*** Opening Entries provided ***

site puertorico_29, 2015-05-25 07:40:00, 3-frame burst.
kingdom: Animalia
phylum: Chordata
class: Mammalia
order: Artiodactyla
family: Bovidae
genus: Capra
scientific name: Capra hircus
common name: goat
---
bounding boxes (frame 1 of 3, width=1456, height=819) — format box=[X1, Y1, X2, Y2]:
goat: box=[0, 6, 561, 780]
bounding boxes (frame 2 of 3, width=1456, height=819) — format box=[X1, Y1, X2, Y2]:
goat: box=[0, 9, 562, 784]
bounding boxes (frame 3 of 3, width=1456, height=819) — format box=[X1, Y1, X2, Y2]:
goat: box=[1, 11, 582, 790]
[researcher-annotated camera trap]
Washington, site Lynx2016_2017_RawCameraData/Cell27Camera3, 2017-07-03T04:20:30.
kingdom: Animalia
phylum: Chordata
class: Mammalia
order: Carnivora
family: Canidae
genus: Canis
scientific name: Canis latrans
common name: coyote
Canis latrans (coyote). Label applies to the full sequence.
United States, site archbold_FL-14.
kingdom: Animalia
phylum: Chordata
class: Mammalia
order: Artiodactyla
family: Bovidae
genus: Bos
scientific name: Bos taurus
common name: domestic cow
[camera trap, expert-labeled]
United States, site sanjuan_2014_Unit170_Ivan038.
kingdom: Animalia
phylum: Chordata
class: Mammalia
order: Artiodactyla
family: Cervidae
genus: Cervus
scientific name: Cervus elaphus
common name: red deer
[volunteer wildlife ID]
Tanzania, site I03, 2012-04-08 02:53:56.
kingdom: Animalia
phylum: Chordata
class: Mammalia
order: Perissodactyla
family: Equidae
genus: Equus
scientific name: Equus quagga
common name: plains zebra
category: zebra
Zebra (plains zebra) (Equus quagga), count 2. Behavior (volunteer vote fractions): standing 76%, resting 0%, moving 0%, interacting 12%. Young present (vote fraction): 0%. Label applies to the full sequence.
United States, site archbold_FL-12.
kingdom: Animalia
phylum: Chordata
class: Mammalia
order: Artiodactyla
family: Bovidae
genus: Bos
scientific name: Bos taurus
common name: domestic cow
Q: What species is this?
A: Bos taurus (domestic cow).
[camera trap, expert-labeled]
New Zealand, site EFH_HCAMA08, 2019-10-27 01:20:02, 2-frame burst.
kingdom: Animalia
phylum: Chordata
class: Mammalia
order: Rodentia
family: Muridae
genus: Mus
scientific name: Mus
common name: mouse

*** Closing Entries provided ***

_Activity_. Output every entry exactly as it appears.

_Written solution_.
site puertorico_29, 2015-05-25 07:40:00, 3-frame burst.
kingdom: Animalia
phylum: Chordata
class: Mammalia
order: Artiodactyla
family: Bovidae
genus: Capra
scientific name: Capra hircus
common name: goat
---
bounding boxes (frame 1 of 3, width=1456, height=819) — format box=[X1, Y1, X2, Y2]:
goat: box=[0, 6, 561, 780]
bounding boxes (frame 2 of 3, width=1456, height=819) — format box=[X1, Y1, X2, Y2]:
goat: box=[0, 9, 562, 784]
bounding boxes (frame 3 of 3, width=1456, height=819) — format box=[X1, Y1, X2, Y2]:
goat: box=[1, 11, 582, 790]
[researcher-annotated camera trap]
Washington, site Lynx2016_2017_RawCameraData/Cell27Camera3, 2017-07-03T04:20:30.
kingdom: Animalia
phylum: Chordata
class: Mammalia
order: Carnivora
family: Canidae
genus: Canis
scientific name: Canis latrans
common name: coyote
Canis latrans (coyote). Label applies to the full sequence.
United States, site archbold_FL-14.
kingdom: Animalia
phylum: Chordata
class: Mammalia
order: Artiodactyla
family: Bovidae
genus: Bos
scientific name: Bos taurus
common name: domestic cow
[camera trap, expert-labeled]
United States, site sanjuan_2014_Unit170_Ivan038.
kingdom: Animalia
phylum: Chordata
class: Mammalia
order: Artiodactyla
family: Cervidae
genus: Cervus
scientific name: Cervus elaphus
common name: red deer
[volunteer wildlife ID]
Tanzania, site I03, 2012-04-08 02:53:56.
kingdom: Animalia
phylum: Chordata
class: Mammalia
order: Perissodactyla
family: Equidae
genus: Equus
scientific name: Equus quagga
common name: plains zebra
category: zebra
Zebra (plains zebra) (Equus quagga), count 2. Behavior (volunteer vote fractions): standing 76%, resting 0%, moving 0%, interacting 12%. Young present (vote fraction): 0%. Label applies to the full sequence.
United States, site archbold_FL-12.
kingdom: Animalia
phylum: Chordata
class: Mammalia
order: Artiodactyla
family: Bovidae
genus: Bos
scientific name: Bos taurus
common name: domestic cow
Q: What species is this?
A: Bos taurus (domestic cow).
[camera trap, expert-labeled]
New Zealand, site EFH_HCAMA08, 2019-10-27 01:20:02, 2-frame burst.
kingdom: Animalia
phylum: Chordata
class: Mammalia
order: Rodentia
family: Muridae
genus: Mus
scientific name: Mus
common name: mouse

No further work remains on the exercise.